Biosafety and approvals

All experiments with MERS-CoV were conducted under biosafety level 3 agriculture (BSL-3 AG) containment at the Influenza Research Institute using protocols approved by the University of Wisconsin–Madison Institutional Biosafety Committee. The facility is designed to meet or exceed the standards outlined in Biosafety in Microbiological and Biomedical Laboratories, 6th edition. All mouse studies were performed under protocol V006426 reviewed by the Institutional Animal Care and Use Committee at the University of Wisconsin-Madison.

Cell line and virus

MERS-CoV strain EMC/2012 (BEI Resources, NR-44260) was propagated in Vero E6/TMPRSS2 cells (Japanese Cancer Research Resources Bank, JCRB1819) maintained in high-glucose Dulbecco’s modified Eagle’s medium (DMEM) supplemented with 10% fetal bovine serum (FBS), antibiotic-antimycotic solution, and 1 mg/ml geneticin (G418; Invivogen). Vero E6/TMPRSS2 cells were tested monthly for mycoplasma contamination by PCR and consistently confirmed negative.

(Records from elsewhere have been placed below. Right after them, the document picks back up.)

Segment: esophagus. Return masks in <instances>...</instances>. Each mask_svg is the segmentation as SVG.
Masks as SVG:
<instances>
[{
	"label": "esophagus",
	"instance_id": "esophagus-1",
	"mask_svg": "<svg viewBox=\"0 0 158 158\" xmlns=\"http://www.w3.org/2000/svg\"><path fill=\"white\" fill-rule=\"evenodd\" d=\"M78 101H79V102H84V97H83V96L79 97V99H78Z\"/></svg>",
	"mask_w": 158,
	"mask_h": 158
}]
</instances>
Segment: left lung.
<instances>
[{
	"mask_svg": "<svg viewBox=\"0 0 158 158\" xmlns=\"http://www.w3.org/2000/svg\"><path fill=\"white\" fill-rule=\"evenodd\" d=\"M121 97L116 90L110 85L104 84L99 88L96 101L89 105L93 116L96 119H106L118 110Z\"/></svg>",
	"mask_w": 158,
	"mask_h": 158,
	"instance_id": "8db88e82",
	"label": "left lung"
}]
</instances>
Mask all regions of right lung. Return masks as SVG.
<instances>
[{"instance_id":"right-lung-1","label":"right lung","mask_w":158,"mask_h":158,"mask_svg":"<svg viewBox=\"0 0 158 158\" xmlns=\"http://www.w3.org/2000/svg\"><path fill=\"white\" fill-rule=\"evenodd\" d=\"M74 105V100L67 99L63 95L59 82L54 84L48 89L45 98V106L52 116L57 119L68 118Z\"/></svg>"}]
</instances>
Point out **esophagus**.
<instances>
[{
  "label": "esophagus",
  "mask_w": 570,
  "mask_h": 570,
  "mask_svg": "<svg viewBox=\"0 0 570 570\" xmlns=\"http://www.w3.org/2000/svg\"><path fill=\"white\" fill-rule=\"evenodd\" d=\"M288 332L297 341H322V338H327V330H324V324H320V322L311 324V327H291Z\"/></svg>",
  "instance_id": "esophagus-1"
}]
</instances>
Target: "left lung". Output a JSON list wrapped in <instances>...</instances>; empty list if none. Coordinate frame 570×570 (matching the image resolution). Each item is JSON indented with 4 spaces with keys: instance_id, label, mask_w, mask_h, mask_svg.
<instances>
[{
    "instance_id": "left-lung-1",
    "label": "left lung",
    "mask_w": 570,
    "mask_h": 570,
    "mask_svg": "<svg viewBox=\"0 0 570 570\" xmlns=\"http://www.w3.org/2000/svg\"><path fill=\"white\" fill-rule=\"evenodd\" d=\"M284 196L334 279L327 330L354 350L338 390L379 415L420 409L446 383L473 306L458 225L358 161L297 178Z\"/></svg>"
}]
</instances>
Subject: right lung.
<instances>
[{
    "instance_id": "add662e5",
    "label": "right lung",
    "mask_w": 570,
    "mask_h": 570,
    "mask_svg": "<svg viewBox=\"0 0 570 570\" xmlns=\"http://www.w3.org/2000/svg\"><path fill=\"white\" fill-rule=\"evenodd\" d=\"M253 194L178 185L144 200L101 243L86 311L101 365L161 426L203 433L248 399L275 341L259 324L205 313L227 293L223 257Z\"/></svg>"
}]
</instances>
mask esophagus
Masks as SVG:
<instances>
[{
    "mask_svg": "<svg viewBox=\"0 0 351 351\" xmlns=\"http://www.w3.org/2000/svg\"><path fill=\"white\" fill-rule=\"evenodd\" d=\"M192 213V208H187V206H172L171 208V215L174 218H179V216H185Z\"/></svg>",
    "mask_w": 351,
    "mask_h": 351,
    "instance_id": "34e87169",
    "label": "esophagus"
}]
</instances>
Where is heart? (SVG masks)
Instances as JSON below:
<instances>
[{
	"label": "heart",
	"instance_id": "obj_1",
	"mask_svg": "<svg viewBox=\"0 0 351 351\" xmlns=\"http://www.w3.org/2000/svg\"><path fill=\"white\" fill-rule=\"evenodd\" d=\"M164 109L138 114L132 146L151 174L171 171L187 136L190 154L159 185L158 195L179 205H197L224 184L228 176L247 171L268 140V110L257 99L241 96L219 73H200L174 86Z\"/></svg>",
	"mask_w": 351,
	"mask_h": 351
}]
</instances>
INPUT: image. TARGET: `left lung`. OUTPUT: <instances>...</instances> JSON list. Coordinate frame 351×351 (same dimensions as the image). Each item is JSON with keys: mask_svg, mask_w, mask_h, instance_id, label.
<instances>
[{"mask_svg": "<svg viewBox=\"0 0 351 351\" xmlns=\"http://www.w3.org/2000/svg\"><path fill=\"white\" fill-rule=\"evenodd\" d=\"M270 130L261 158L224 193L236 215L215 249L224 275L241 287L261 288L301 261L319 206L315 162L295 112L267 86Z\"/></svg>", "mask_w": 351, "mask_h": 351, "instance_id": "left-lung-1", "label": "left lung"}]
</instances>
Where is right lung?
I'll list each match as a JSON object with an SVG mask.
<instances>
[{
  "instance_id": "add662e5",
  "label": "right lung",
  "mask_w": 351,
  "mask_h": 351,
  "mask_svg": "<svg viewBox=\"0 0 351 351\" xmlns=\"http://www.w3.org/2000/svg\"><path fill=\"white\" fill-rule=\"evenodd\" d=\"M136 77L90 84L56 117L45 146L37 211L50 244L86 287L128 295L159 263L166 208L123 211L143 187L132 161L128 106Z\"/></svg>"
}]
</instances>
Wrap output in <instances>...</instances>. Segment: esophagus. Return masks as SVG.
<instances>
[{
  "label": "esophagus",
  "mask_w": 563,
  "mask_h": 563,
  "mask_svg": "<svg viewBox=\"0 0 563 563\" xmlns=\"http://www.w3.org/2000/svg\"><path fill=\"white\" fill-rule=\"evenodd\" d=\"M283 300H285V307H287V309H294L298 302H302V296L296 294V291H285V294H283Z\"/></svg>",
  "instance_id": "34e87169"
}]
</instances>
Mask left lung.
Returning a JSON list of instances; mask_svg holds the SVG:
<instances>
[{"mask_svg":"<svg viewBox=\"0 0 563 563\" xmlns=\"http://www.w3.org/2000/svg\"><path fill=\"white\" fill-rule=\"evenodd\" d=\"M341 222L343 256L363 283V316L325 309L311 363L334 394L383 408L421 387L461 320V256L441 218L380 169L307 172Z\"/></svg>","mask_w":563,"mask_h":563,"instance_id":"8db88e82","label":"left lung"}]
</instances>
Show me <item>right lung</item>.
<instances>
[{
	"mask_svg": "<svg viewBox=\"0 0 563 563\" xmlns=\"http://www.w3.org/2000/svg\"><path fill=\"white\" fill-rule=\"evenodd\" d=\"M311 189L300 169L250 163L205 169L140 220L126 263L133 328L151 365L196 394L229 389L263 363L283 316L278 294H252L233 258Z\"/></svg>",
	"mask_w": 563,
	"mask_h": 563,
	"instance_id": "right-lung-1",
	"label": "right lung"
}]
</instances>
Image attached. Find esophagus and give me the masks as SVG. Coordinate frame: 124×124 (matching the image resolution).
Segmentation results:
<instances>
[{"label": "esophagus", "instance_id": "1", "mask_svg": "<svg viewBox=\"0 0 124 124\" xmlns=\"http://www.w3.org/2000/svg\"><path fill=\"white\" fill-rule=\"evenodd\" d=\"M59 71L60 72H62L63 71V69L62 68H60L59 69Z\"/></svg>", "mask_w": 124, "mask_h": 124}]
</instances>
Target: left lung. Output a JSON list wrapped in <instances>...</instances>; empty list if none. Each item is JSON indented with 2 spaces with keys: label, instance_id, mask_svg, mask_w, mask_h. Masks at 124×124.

Animal care, immunizations, challenge studies, and antibody responses

Mice were maintained under standard conditions with ad libitum access to food, water, bedding, and enrichment. Rooms were kept at controlled temperature and humidity on a 12 h light/dark cycle. Animals were monitored at least once daily by trained personnel, and humane endpoints were applied for signs of severe infection. Group sizes were based on prior vaccine studies³²; no statistical power calculations were performed. Blinding was not implemented, as all procedures were conducted under BSL-3 AG containment.

Groups of five female C57BL/6 mice (Jackson Laboratories) or hDPP4-Tg mice (colony established from 288/330 + /+ breeders kindly provided by Dr. Ralph Baric³⁸), aged 6–8 weeks, were immunized subcutaneously under isoflurane anesthesia. Each animal received 125 μL formulations containing either 7.5 μg S displayed on VLP-S or the corresponding amount of VLP control, mixed 1:1 with an adjuvant formulation (Alhydrogel).

For immunogenicity studies, mice were bled under deep isoflurane anesthesia four weeks post-immunization. Heat-inactivated sera were analyzed by ELISA to determine antibody endpoint titers against the indicated viral S proteins. Virus neutralization assays were performed with MERS-CoV on Vero E6/TMPRSS2 cells using two-fold diluted serum samples with approximately 1000 pfu of virus. The virus and sera mixture was incubated at 37 °C for 30 min and then added to confluent Vero E6/TMPRSS2 cells that had been plated the day prior in 96-well plates. The cells were then incubated for 3 days at 37 °C. Virus neutralization titers were determined as the highest serum dilution that completely prevented CPE.

For challenge studies, hDPP4 mice were infected intranasally with 10⁵ pfu of MERS-CoV while under isoflurane anesthesia, four weeks after immunization. At three days post-infection, mice were euthanized by isoflurane overdose, and lung and nasal turbinate tissues were collected. Viral titers were determined from clarified tissue homogenates applied to confluent Vero E6/TMPRSS2 cells overlaid with 1% methylcellulose.